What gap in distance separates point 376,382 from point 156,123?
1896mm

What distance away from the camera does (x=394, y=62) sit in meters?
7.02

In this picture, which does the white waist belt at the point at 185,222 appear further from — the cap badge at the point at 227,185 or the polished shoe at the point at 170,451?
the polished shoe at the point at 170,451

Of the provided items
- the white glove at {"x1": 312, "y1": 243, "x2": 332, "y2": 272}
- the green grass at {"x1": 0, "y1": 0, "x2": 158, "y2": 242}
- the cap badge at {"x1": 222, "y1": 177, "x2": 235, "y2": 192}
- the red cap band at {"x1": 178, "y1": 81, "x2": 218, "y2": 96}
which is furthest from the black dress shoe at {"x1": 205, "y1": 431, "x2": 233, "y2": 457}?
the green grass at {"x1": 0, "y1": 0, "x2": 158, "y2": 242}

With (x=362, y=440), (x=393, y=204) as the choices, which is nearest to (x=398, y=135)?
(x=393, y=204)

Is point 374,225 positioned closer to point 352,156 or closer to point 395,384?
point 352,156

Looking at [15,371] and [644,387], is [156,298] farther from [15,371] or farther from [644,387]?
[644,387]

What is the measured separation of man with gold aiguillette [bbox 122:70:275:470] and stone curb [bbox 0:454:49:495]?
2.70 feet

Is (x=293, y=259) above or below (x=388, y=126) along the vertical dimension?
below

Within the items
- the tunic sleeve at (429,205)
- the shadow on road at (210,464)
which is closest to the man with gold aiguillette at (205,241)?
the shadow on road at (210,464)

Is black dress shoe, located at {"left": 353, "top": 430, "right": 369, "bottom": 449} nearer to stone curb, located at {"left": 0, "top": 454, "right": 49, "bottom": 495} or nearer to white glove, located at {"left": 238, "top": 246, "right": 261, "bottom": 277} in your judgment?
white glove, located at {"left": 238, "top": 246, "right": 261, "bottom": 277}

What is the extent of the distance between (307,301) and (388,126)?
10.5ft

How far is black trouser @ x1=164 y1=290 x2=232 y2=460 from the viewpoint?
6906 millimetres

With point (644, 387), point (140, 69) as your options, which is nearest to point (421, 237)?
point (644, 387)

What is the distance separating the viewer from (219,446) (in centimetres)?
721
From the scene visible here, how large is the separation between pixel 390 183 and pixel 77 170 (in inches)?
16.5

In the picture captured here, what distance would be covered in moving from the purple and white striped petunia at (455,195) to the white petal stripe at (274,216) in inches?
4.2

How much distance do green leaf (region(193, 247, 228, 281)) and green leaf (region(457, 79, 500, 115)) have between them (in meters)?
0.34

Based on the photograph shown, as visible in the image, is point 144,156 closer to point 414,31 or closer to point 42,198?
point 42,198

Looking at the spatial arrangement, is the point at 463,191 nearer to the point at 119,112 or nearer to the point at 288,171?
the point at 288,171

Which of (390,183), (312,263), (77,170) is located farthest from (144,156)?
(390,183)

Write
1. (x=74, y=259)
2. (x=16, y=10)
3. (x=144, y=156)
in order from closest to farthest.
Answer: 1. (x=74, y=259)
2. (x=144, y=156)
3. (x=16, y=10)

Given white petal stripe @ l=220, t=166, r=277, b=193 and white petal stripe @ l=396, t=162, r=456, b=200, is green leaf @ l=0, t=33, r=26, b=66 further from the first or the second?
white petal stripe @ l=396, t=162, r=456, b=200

##########

GOAL = Copy the records above without changes, except that every "green leaf" becomes "green foliage".

RESULT =
What gap in distance separates point 376,382 from point 156,123?
1896mm

What distance away from the camera does (x=394, y=62) sit in meters?
7.02

In this picture, which does the white waist belt at the point at 185,222 appear further from — the cap badge at the point at 227,185 or the polished shoe at the point at 170,451?
the polished shoe at the point at 170,451

Of the provided items
- the white glove at {"x1": 312, "y1": 243, "x2": 332, "y2": 272}
- the green grass at {"x1": 0, "y1": 0, "x2": 158, "y2": 242}
- the cap badge at {"x1": 222, "y1": 177, "x2": 235, "y2": 192}
- the red cap band at {"x1": 178, "y1": 81, "x2": 218, "y2": 96}
which is furthest from the black dress shoe at {"x1": 205, "y1": 431, "x2": 233, "y2": 457}?
the green grass at {"x1": 0, "y1": 0, "x2": 158, "y2": 242}

With (x=362, y=440), (x=393, y=204) as the choices, which is nearest to (x=398, y=135)?
(x=393, y=204)

Is point 374,225 positioned closer to point 352,156 or closer to point 395,384?
point 352,156

Looking at [15,371] and [644,387], is [156,298] farther from [15,371] or farther from [644,387]?
[644,387]

What is the measured separation of man with gold aiguillette [bbox 122:70:275:470] and stone curb [bbox 0:454:49:495]?
2.70 feet

Is (x=293, y=259) above or below (x=388, y=126) along the vertical dimension?
below

Within the items
- the tunic sleeve at (429,205)
- the shadow on road at (210,464)
which is closest to the man with gold aiguillette at (205,241)?
the shadow on road at (210,464)

Is black dress shoe, located at {"left": 353, "top": 430, "right": 369, "bottom": 449} nearer to stone curb, located at {"left": 0, "top": 454, "right": 49, "bottom": 495} or nearer to white glove, located at {"left": 238, "top": 246, "right": 261, "bottom": 277} in your judgment?
white glove, located at {"left": 238, "top": 246, "right": 261, "bottom": 277}

What is the extent of the distance between (307,301) and (388,126)?
10.5ft

How far is black trouser @ x1=164 y1=290 x2=232 y2=460 from the viewpoint?
6906 millimetres

With point (644, 387), point (140, 69) as your options, which is nearest to point (421, 237)?
point (644, 387)

What is the distance separating the viewer from (219,446) (in centimetres)?
721
From the scene visible here, how large is the separation between pixel 390 183 and pixel 77 170 (in inches)?
16.5

In the picture captured here, what distance would be covered in moving from the purple and white striped petunia at (455,195) to the white petal stripe at (274,216) in inches?
4.2

How much distance do green foliage (region(193, 247, 228, 281)) and green foliage (region(457, 79, 500, 115)) have between them (in meters)?
0.34

Based on the photograph shown, as visible in the image, is point 144,156 closer to point 414,31 or closer to point 42,198?
point 42,198

Looking at the spatial arrangement, is the point at 463,191 nearer to the point at 119,112 or nearer to the point at 288,171?
the point at 288,171

Which of (390,183), (312,263), (77,170) is located farthest from (144,156)?
(390,183)

Write
1. (x=74, y=259)
2. (x=16, y=10)
3. (x=144, y=156)
in order from closest to farthest.
Answer: 1. (x=74, y=259)
2. (x=144, y=156)
3. (x=16, y=10)

Given white petal stripe @ l=220, t=166, r=277, b=193 and white petal stripe @ l=396, t=162, r=456, b=200, is green foliage @ l=0, t=33, r=26, b=66 further from the first or the second?
white petal stripe @ l=396, t=162, r=456, b=200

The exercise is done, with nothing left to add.